It is a very sweet, low sulphur crude that refines into high value products hence the premium of $6 to Brent.
What is there a shortage of in Vietnam that they have to import? Refined products.
So why does it make any logical sense for PV to restrict TGT production when
a) Plenty of demand for products that they are importing
b) Refining capacity is expected to increase in the next few years i.e. more demand for crude
Someone needs to give Mr Market a good shake on the head....
That hardly reads as if PV will want to restrict TGT ramp up.......
And yet remind me what the production level is nearly 6 months after the 55k target ?
and now many zones out of how many are in production ?
I agree with the sentiment though though, everything I read suggests that the vietnamese should be keen to maximise production, but here we are.
I look forward to the opportunity to hear soco's side of this at the agm,
>K
In reply to emptyend, post #475
L&G are perhaps not at fault for 'their' actions - let's not forget that after BlackRock / BGI they are one of the largest UK index tracking institutions, and if their clients are selling out of of UK plc in crappy markets then the L&G sales of Soco may be as a consequence of said crappy markets - assuming that the bulk of their Soco shares are held in passive mandates rather than active (redemptions from active mandates can also trigger sells with the need to raise cash, so even there the picture wouldn't necessarily result from an L&G 'house' view).

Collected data
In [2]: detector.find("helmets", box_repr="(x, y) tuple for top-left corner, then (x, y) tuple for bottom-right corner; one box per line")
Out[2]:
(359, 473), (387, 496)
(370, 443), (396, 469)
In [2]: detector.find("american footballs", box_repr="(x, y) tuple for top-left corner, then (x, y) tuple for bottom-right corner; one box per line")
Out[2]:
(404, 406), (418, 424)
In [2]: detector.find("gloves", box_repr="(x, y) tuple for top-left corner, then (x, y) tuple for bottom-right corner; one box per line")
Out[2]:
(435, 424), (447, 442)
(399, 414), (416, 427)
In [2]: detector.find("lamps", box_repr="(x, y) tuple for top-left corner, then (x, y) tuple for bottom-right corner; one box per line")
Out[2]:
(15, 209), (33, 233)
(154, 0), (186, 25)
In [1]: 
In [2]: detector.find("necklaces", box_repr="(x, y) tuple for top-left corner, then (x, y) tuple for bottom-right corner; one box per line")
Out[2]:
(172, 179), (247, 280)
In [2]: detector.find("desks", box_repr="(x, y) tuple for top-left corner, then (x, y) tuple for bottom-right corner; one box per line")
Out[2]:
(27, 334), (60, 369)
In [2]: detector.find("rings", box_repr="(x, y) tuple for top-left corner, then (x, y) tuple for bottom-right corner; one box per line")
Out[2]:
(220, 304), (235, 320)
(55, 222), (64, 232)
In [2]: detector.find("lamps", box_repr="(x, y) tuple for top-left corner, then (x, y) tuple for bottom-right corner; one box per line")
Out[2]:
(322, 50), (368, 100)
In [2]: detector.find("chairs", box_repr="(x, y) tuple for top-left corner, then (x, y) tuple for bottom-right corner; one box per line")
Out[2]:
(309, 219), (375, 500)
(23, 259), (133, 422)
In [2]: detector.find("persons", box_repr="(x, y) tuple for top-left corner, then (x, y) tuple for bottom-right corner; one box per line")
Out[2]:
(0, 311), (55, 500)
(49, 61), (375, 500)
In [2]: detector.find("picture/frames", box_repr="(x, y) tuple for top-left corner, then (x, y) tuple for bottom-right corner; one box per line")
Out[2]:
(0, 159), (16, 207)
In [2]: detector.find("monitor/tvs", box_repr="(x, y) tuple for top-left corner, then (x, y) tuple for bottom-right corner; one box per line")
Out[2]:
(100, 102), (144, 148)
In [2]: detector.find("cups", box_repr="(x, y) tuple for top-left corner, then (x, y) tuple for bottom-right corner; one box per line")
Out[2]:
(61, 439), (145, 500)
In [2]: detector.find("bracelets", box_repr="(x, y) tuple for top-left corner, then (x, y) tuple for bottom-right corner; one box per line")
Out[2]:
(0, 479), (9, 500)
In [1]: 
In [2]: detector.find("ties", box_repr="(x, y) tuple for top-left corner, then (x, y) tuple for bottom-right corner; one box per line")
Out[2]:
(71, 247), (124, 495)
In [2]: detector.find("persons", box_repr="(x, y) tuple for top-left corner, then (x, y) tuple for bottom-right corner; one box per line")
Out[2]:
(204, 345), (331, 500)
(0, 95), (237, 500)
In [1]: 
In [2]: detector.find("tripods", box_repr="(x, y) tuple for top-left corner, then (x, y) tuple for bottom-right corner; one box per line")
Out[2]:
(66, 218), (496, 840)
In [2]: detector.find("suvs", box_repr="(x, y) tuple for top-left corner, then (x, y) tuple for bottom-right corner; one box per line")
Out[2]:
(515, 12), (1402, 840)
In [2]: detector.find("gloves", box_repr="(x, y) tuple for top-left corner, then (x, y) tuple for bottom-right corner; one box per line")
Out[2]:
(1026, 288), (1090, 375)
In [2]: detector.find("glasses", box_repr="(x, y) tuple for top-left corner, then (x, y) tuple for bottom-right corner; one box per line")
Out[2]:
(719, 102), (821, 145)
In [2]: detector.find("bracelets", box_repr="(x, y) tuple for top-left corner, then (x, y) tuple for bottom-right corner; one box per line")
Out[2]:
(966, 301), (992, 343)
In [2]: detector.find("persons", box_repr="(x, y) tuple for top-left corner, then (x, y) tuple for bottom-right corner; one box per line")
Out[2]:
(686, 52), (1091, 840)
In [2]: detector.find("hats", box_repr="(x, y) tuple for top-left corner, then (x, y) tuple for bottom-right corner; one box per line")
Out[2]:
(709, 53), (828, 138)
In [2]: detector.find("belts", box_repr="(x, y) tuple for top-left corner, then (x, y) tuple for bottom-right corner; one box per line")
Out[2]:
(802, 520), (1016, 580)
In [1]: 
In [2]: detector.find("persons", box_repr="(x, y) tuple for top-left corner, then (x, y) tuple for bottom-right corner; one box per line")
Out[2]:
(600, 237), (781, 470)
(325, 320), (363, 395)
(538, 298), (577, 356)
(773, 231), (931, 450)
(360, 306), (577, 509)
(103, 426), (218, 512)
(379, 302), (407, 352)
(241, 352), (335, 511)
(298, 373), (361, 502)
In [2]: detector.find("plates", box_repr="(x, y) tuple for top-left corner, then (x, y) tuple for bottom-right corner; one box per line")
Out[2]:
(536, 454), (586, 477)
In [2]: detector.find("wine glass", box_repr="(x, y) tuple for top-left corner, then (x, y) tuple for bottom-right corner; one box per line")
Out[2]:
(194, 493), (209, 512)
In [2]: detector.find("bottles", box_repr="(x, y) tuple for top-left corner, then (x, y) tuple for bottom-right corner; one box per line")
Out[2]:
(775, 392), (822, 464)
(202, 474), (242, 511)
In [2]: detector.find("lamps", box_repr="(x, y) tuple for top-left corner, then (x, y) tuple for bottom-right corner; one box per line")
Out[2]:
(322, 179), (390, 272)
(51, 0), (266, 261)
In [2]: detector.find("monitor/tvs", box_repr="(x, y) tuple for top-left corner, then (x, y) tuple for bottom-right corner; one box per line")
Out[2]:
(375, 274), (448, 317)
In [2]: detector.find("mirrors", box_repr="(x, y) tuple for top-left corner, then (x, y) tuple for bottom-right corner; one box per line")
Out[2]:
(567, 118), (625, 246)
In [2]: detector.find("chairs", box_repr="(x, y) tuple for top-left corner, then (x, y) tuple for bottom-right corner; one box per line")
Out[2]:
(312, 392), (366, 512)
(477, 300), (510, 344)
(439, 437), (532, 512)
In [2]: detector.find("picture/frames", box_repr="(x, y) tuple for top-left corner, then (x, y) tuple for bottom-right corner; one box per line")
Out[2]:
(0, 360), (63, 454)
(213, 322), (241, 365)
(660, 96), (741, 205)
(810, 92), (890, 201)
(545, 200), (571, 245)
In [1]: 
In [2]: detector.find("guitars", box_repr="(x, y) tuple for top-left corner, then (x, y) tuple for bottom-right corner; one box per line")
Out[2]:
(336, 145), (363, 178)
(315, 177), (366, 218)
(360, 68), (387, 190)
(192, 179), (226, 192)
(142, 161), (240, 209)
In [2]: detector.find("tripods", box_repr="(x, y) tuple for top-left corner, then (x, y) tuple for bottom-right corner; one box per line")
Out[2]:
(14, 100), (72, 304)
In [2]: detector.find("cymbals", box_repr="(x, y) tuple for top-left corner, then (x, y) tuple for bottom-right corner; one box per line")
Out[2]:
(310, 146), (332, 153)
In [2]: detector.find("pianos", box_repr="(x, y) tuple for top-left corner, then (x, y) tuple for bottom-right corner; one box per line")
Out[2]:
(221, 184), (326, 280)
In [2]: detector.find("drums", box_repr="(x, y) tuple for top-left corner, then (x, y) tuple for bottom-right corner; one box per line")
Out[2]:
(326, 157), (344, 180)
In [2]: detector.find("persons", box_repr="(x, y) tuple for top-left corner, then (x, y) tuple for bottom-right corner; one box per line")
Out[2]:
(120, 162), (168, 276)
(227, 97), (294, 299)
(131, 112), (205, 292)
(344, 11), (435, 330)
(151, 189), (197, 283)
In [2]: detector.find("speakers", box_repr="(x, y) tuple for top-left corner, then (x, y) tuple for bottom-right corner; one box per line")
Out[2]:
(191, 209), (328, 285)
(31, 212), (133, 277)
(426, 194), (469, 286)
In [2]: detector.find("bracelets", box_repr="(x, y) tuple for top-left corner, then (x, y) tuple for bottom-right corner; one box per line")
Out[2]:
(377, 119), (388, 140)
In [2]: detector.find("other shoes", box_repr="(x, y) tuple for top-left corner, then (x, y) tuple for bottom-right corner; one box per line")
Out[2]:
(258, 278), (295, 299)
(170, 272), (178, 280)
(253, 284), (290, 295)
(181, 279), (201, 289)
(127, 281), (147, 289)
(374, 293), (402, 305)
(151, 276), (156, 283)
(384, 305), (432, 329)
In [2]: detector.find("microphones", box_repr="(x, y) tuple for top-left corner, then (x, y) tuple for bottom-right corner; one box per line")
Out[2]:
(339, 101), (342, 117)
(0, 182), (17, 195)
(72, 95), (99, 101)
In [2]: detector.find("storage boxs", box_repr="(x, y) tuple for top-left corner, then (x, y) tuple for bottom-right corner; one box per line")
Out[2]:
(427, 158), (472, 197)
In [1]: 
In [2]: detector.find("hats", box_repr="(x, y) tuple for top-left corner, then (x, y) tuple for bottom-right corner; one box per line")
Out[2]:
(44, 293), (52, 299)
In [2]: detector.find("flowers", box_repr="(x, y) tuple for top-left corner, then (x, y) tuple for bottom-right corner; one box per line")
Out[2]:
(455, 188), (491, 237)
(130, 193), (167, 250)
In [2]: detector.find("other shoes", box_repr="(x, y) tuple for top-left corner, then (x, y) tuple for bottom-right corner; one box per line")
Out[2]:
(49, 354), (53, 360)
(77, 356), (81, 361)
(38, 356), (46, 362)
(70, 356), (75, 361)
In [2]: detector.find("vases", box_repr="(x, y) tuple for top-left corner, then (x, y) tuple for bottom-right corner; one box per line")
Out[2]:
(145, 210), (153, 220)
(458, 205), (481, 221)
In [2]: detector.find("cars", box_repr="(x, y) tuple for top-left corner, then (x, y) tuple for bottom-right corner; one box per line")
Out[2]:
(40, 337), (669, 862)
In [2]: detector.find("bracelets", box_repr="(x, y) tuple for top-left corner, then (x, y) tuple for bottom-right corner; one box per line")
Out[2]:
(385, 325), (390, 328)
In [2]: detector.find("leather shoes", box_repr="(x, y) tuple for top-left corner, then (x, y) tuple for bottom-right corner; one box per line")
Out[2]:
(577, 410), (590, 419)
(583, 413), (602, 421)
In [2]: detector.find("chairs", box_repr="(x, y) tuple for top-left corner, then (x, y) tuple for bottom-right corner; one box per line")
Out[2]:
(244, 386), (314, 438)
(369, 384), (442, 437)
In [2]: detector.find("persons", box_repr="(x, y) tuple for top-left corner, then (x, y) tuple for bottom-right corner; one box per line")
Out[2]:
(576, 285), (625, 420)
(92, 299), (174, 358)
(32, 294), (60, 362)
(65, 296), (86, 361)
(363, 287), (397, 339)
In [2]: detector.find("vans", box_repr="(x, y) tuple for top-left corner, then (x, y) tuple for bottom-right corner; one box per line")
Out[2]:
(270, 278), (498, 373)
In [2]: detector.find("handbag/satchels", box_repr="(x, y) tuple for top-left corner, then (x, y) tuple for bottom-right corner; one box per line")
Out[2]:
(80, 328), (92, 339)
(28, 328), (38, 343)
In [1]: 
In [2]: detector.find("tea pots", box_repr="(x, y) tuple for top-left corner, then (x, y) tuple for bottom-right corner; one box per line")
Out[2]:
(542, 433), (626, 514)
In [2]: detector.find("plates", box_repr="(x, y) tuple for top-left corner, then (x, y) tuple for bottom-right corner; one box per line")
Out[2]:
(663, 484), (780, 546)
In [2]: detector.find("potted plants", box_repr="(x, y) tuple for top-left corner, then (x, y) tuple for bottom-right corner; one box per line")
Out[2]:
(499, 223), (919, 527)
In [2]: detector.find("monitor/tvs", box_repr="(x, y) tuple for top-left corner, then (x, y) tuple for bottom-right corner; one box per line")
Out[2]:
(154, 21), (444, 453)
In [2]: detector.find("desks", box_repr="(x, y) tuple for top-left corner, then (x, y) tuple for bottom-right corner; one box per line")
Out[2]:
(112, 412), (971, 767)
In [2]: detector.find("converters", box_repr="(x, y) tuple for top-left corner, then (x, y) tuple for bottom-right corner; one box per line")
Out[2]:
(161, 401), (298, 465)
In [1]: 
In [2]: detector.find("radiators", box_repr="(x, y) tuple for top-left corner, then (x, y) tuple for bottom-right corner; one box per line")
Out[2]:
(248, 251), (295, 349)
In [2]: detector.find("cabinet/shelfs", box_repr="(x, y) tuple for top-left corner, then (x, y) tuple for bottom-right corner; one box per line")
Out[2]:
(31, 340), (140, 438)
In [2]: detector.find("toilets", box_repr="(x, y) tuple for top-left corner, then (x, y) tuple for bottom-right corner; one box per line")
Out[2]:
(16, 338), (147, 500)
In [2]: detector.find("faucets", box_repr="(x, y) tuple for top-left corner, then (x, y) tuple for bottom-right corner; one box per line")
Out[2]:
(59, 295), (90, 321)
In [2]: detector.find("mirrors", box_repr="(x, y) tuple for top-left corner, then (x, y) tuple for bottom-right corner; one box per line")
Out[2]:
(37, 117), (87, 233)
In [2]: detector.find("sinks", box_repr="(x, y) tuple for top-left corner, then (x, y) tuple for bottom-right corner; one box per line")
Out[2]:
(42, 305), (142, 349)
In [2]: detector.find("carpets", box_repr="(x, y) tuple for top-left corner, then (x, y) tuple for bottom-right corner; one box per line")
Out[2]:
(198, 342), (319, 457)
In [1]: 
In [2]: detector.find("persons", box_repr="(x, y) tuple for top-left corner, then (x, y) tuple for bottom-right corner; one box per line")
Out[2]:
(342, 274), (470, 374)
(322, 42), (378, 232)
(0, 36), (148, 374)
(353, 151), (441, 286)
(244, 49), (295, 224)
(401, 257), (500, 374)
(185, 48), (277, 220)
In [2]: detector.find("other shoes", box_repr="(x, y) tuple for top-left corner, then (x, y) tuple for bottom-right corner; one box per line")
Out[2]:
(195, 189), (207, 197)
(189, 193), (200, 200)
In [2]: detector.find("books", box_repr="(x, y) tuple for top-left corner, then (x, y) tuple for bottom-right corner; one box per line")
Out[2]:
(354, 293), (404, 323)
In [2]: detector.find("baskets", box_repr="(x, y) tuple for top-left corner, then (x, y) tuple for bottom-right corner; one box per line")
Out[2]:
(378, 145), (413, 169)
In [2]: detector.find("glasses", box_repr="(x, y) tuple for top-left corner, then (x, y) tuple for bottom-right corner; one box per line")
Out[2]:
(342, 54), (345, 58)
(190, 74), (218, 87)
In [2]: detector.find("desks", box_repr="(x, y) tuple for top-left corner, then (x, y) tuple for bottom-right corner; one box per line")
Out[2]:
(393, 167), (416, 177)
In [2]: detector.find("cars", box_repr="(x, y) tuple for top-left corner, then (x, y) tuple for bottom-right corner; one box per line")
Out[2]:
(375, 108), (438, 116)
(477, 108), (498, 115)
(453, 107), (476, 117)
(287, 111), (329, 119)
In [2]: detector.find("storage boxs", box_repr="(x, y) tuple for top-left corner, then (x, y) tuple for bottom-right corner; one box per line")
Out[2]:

* _WORK INSTRUCTION 1_:
Repeat word for word the part of the forum discussion that opens with the words containing "I agree with" and closes with "L&G 'house' view).".
* _WORK INSTRUCTION 2_:
Which investment institutions are named in the forum discussion's reply to post #475? List them all.
* _WORK INSTRUCTION 3_:
Render this sentence from the forum discussion in French: "It is a very sweet, low sulphur crude that refines into high value products hence the premium of $6 to Brent."

* _PROBLEM SOLUTION 1_:
I agree with the sentiment though though, everything I read suggests that the vietnamese should be keen to maximise production, but here we are.
I look forward to the opportunity to hear soco's side of this at the agm,
>K
In reply to emptyend, post #475
L&G are perhaps not at fault for 'their' actions - let's not forget that after BlackRock / BGI they are one of the largest UK index tracking institutions, and if their clients are selling out of of UK plc in crappy markets then the L&G sales of Soco may be as a consequence of said crappy markets - assuming that the bulk of their Soco shares are held in passive mandates rather than active (redemptions from active mandates can also trigger sells with the need to raise cash, so even there the picture wouldn't necessarily result from an L&G 'house' view).

* _PROBLEM SOLUTION 2_:
L&G, BlackRock, BGI

* _PROBLEM SOLUTION 3_:
Il s'agit d'un brut très doux, à faible teneur en soufre, qui se raffine en produits à forte valeur, d'où la prime de 6 $ par rapport au Brent.